▸ **STORED ROWS**:
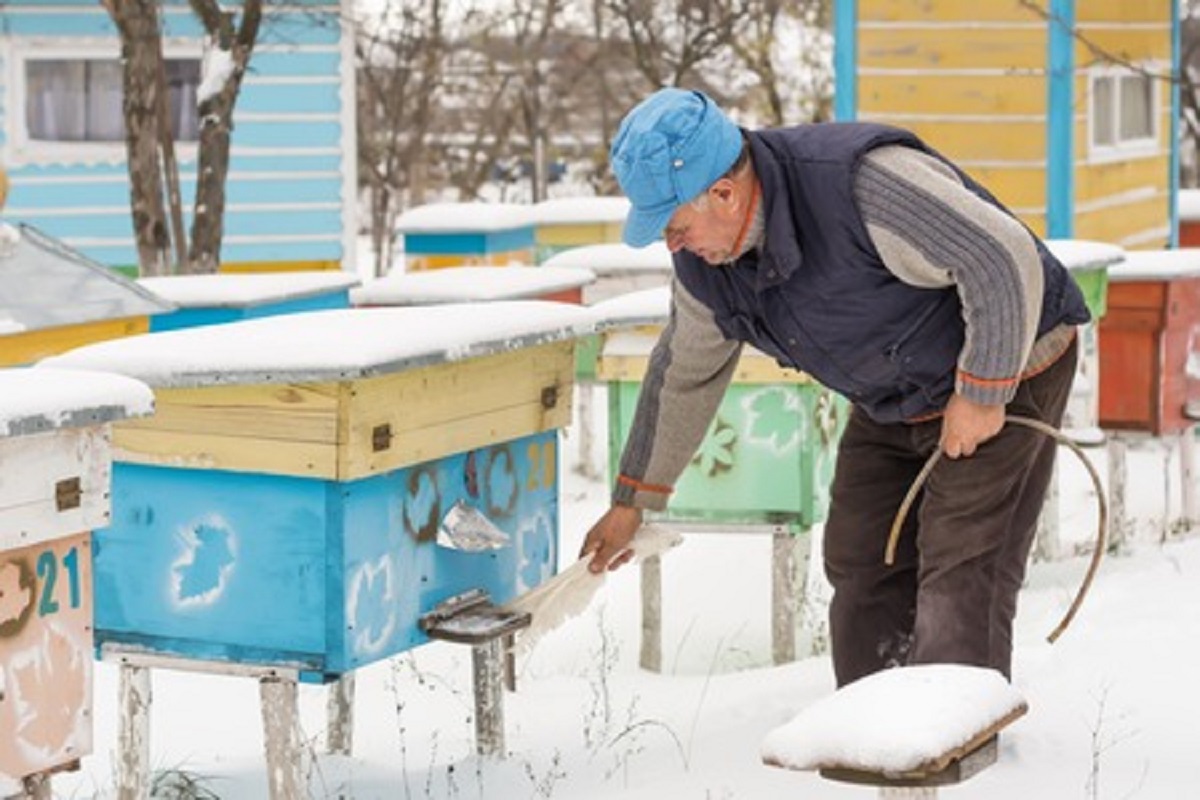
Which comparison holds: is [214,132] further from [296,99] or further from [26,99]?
[26,99]

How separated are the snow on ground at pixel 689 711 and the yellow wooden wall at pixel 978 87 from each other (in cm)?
329

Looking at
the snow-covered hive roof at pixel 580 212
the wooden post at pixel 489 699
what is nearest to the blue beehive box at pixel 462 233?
the snow-covered hive roof at pixel 580 212

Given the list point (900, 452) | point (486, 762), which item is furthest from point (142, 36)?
point (900, 452)

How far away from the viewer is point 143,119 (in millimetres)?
11312

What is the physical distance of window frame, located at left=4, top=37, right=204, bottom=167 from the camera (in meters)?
14.7

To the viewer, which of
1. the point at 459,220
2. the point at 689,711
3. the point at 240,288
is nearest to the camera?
the point at 689,711

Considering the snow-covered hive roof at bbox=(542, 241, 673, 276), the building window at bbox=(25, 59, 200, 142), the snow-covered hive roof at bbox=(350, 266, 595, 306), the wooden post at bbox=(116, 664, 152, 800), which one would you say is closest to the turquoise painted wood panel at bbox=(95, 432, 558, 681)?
the wooden post at bbox=(116, 664, 152, 800)

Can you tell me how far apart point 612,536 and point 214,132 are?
7.42 metres

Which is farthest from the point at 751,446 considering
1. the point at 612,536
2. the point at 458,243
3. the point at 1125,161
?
the point at 458,243

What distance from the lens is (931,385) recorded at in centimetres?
434

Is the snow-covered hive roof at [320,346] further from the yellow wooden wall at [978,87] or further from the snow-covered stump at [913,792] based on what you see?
the yellow wooden wall at [978,87]

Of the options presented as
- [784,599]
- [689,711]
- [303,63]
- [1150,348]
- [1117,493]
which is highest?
[303,63]

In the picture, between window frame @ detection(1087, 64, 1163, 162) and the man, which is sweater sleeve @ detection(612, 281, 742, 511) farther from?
window frame @ detection(1087, 64, 1163, 162)

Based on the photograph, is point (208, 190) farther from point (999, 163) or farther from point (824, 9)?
point (824, 9)
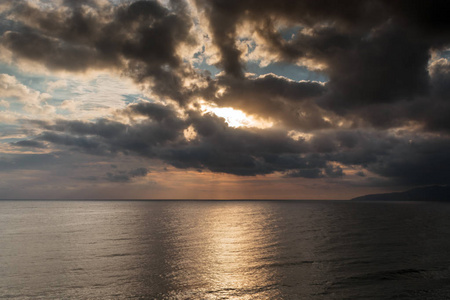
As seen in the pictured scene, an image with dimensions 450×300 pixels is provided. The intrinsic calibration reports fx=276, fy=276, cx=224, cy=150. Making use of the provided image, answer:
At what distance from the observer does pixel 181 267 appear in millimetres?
33844

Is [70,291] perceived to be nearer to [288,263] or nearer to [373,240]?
[288,263]

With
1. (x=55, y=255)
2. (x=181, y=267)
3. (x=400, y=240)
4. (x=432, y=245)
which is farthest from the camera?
(x=400, y=240)

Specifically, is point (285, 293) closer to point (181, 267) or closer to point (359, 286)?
point (359, 286)

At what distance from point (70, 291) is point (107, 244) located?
85.4ft

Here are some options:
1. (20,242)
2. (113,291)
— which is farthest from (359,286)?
(20,242)

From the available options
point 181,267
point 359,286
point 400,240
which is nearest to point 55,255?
point 181,267

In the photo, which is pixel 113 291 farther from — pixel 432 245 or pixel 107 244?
pixel 432 245

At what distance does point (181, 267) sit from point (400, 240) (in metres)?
43.6

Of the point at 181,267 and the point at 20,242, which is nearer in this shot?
the point at 181,267

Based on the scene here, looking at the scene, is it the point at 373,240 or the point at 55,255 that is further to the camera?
the point at 373,240

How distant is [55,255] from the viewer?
41.3m

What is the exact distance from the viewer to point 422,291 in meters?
25.2

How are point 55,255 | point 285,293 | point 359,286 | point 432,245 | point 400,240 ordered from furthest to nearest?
point 400,240 < point 432,245 < point 55,255 < point 359,286 < point 285,293

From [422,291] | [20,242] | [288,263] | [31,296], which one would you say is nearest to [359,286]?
[422,291]
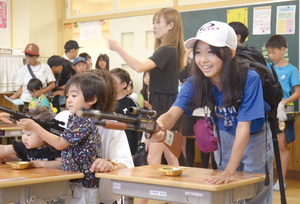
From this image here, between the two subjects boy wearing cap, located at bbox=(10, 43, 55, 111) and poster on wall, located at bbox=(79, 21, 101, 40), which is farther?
poster on wall, located at bbox=(79, 21, 101, 40)

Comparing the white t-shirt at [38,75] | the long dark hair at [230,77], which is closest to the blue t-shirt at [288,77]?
the long dark hair at [230,77]

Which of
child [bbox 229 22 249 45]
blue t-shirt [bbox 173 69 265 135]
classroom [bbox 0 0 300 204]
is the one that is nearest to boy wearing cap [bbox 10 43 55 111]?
classroom [bbox 0 0 300 204]

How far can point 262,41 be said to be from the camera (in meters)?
4.84

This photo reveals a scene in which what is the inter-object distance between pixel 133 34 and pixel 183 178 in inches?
184

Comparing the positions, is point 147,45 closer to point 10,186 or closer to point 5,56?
point 5,56

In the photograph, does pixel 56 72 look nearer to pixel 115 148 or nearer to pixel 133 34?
pixel 133 34

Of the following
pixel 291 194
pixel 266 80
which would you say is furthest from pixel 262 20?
pixel 266 80

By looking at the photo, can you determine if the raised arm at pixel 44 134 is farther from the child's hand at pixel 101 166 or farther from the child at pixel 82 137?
the child's hand at pixel 101 166

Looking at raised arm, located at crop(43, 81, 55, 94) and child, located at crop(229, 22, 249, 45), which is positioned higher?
child, located at crop(229, 22, 249, 45)

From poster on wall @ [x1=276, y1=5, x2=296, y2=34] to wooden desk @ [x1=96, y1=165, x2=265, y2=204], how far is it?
3.48m

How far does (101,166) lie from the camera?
1.96m

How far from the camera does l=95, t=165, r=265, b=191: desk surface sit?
1.47 metres

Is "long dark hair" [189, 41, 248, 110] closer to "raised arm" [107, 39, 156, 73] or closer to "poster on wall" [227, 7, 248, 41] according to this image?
"raised arm" [107, 39, 156, 73]

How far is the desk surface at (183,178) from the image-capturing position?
1.47 metres
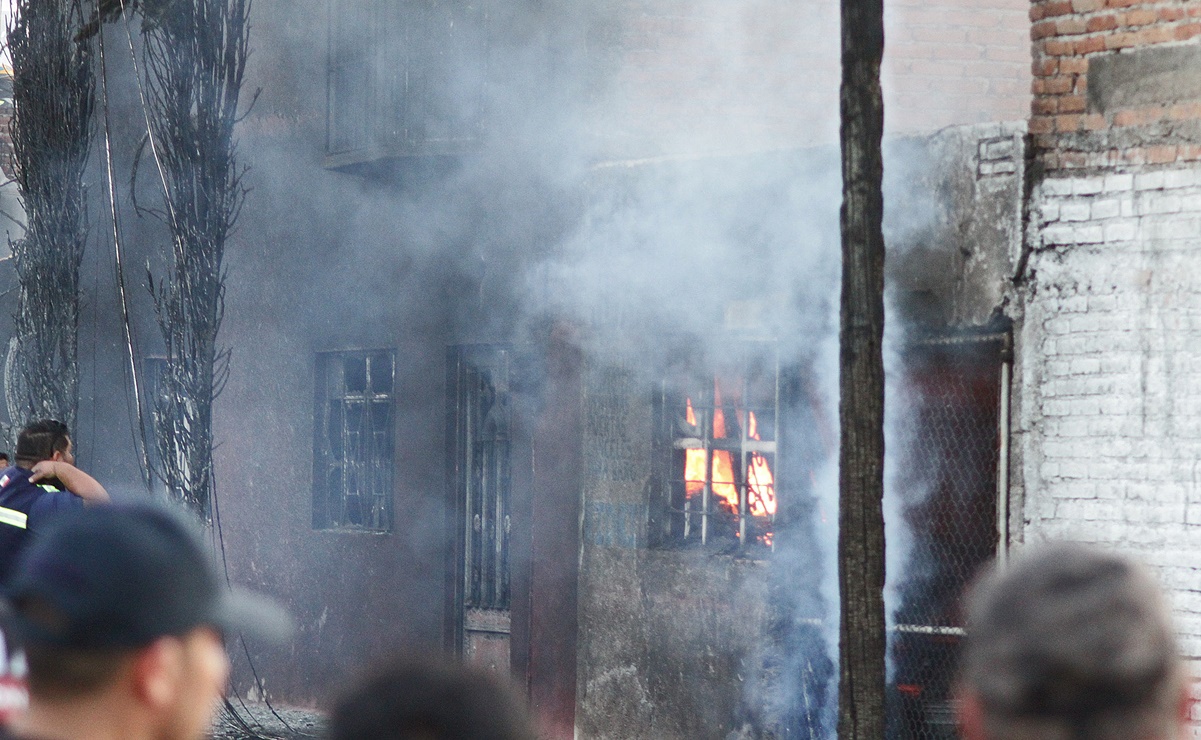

▸ **WHAT TO WORK ON**: Convert the records, starting with the line containing "How far does (101,166) lie from the camera?" and going on through the end of the records, into a two-column CSV with the columns text and answer. Give one row per record, quote each field, replace any line breaks with spaces, and leave the pictures out.

▸ **RESPONSE TO THIS EXERCISE**:
text,answer
"How far does (101,166) lie from the camera?","1.96m"
"How far from the camera does l=95, t=165, r=265, b=191: desk surface sit?","1.47 metres"
"Is ""long dark hair"" [189, 41, 248, 110] closer to ""raised arm"" [107, 39, 156, 73] or closer to ""poster on wall"" [227, 7, 248, 41] according to this image?","""raised arm"" [107, 39, 156, 73]"
"How far is the desk surface at (183,178) from the image-capturing position?","1.47 metres"